Each record beneath this sentence is to be transcribed exactly as it reads.

Saved data entries
=-=-=-=-=

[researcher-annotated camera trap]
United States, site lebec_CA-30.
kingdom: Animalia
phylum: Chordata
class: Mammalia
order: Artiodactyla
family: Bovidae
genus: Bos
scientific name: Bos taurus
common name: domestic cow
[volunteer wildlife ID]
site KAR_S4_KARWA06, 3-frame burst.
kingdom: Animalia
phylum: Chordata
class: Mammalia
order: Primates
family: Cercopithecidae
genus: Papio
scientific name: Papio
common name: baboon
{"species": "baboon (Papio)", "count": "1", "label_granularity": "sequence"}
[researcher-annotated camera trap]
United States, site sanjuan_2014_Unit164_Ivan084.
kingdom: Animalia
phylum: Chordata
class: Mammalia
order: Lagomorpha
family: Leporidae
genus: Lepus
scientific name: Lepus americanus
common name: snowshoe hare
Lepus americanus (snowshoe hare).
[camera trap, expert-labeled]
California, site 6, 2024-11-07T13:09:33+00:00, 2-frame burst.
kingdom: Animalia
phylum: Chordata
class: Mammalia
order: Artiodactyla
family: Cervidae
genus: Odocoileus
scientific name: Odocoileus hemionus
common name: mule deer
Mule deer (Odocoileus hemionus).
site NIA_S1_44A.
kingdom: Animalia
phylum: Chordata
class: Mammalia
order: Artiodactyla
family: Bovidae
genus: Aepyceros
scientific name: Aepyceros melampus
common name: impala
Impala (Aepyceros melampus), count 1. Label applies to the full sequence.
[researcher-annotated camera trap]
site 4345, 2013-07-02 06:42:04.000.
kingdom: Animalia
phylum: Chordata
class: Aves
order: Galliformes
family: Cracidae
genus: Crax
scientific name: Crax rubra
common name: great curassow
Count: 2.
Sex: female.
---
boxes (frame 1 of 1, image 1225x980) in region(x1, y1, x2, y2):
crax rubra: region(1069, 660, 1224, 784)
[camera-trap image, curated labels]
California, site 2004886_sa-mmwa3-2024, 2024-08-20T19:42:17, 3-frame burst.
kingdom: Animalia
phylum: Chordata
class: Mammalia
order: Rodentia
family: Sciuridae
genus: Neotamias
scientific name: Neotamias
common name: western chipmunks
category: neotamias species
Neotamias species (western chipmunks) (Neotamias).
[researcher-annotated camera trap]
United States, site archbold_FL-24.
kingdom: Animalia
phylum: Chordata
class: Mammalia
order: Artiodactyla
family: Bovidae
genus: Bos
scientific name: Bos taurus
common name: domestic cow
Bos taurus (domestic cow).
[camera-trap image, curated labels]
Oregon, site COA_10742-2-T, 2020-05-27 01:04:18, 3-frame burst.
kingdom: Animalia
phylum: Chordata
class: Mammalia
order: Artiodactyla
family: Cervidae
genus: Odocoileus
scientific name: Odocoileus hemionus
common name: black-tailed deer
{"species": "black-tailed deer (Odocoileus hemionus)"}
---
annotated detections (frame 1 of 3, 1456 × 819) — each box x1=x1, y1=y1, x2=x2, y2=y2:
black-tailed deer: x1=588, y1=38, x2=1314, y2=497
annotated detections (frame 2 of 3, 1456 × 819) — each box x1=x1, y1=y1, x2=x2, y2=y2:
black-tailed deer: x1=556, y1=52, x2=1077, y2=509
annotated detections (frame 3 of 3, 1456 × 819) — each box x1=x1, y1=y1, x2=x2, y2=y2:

=-=-=-=-=

- [RESPONSE BELOW]
[researcher-annotated camera trap]
United States, site lebec_CA-30.
kingdom: Animalia
phylum: Chordata
class: Mammalia
order: Artiodactyla
family: Bovidae
genus: Bos
scientific name: Bos taurus
common name: domestic cow
[volunteer wildlife ID]
site KAR_S4_KARWA06, 3-frame burst.
kingdom: Animalia
phylum: Chordata
class: Mammalia
order: Primates
family: Cercopithecidae
genus: Papio
scientific name: Papio
common name: baboon
{"species": "baboon (Papio)", "count": "1", "label_granularity": "sequence"}
[researcher-annotated camera trap]
United States, site sanjuan_2014_Unit164_Ivan084.
kingdom: Animalia
phylum: Chordata
class: Mammalia
order: Lagomorpha
family: Leporidae
genus: Lepus
scientific name: Lepus americanus
common name: snowshoe hare
Lepus americanus (snowshoe hare).
[camera trap, expert-labeled]
California, site 6, 2024-11-07T13:09:33+00:00, 2-frame burst.
kingdom: Animalia
phylum: Chordata
class: Mammalia
order: Artiodactyla
family: Cervidae
genus: Odocoileus
scientific name: Odocoileus hemionus
common name: mule deer
Mule deer (Odocoileus hemionus).
site NIA_S1_44A.
kingdom: Animalia
phylum: Chordata
class: Mammalia
order: Artiodactyla
family: Bovidae
genus: Aepyceros
scientific name: Aepyceros melampus
common name: impala
Impala (Aepyceros melampus), count 1. Label applies to the full sequence.
[researcher-annotated camera trap]
site 4345, 2013-07-02 06:42:04.000.
kingdom: Animalia
phylum: Chordata
class: Aves
order: Galliformes
family: Cracidae
genus: Crax
scientific name: Crax rubra
common name: great curassow
Count: 2.
Sex: female.
---
boxes (frame 1 of 1, image 1225x980) in region(x1, y1, x2, y2):
crax rubra: region(1069, 660, 1224, 784)
[camera-trap image, curated labels]
California, site 2004886_sa-mmwa3-2024, 2024-08-20T19:42:17, 3-frame burst.
kingdom: Animalia
phylum: Chordata
class: Mammalia
order: Rodentia
family: Sciuridae
genus: Neotamias
scientific name: Neotamias
common name: western chipmunks
category: neotamias species
Neotamias species (western chipmunks) (Neotamias).
[researcher-annotated camera trap]
United States, site archbold_FL-24.
kingdom: Animalia
phylum: Chordata
class: Mammalia
order: Artiodactyla
family: Bovidae
genus: Bos
scientific name: Bos taurus
common name: domestic cow
Bos taurus (domestic cow).
[camera-trap image, curated labels]
Oregon, site COA_10742-2-T, 2020-05-27 01:04:18, 3-frame burst.
kingdom: Animalia
phylum: Chordata
class: Mammalia
order: Artiodactyla
family: Cervidae
genus: Odocoileus
scientific name: Odocoileus hemionus
common name: black-tailed deer
{"species": "black-tailed deer (Odocoileus hemionus)"}
---
annotated detections (frame 1 of 3, 1456 × 819) — each box x1=x1, y1=y1, x2=x2, y2=y2:
black-tailed deer: x1=588, y1=38, x2=1314, y2=497
annotated detections (frame 2 of 3, 1456 × 819) — each box x1=x1, y1=y1, x2=x2, y2=y2:
black-tailed deer: x1=556, y1=52, x2=1077, y2=509
annotated detections (frame 3 of 3, 1456 × 819) — each box x1=x1, y1=y1, x2=x2, y2=y2:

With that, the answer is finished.